**Work required:** In the text on automakers resuming production, reproduce the passage between "Other leaders are" and "on the job.", inclusive, changing "curtains" to "partitions".

**Given text:**
Automotive industry stalwarts General Motors, Ford, and Fiat Chrysler Automobiles are in discussions with the United Auto Works union regarding plans to restart work in their respective plants.
The three manufacturers have reportedly begun talks with the union group over the necessary safety protocols that will be implemented as the companies look to resume production in the United States amid the coronavirus pandemic.
The automakers are among those that temporarily halted their U.S. production over a month ago in a bid to curb the spread of the virus.
According to a Reuters report, union leaders said a final deal must include the ability for workers to self-quarantine without losing pay, should they contract COVID-19.
Other leaders are said to be lobbying for all workers to have access to proper protective gear inside the facilities before resuming production in the factories. Another solution brought to the table is to weld curtains between work stations for those who are unable to maintain a distance of 6 feet on the job.
“If this is going to work, we need to do this right,” a UAW spokesperson said in a statement. “And importantly the return to work date should be dictated by the science of the contagion curve, not economic factors. If we do this wrong, we will only have prolonged economic hardship.”
A spokesperson for Ford said in a statement: “Ford and the UAW are working closely to identify different ways to keep our people safe when they return to work. Meanwhile, we are continuing to assess public health conditions, government guidelines, and supplier readiness to determine when the time is right to resume production in our North American plants.”
FCA also said it is “working closely with government at all levels and our unions to ensure we have effective protocols in place to protect our employees when production resumes.”
Ford, FCA, and GM have not released information on the exact dates they plan to re-open their facilities.

**Listed entries:**

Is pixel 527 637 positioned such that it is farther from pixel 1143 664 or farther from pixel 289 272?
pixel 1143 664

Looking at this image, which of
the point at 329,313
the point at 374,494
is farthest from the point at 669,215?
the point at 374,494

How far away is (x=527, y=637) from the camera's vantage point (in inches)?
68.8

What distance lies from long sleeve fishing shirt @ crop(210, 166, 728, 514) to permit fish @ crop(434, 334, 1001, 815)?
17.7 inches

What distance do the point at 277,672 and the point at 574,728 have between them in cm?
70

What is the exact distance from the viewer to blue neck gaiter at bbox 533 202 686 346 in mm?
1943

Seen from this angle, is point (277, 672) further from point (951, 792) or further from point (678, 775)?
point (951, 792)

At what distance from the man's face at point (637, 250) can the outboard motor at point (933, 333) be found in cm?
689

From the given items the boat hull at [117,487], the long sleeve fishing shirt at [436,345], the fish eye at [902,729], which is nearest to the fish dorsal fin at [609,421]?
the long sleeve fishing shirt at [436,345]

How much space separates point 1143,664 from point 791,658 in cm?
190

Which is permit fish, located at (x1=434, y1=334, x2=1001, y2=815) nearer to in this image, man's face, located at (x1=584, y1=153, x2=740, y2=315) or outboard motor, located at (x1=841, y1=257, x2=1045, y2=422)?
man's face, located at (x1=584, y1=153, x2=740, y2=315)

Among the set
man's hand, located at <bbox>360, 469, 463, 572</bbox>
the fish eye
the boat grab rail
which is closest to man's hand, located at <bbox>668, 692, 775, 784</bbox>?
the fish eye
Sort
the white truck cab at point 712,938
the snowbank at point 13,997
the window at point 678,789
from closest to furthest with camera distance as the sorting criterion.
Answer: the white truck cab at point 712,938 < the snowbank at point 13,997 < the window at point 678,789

**Final answer:**
Other leaders are said to be lobbying for all workers to have access to proper protective gear inside the facilities before resuming production in the factories. Another solution brought to the table is to weld partitions between work stations for those who are unable to maintain a distance of 6 feet on the job.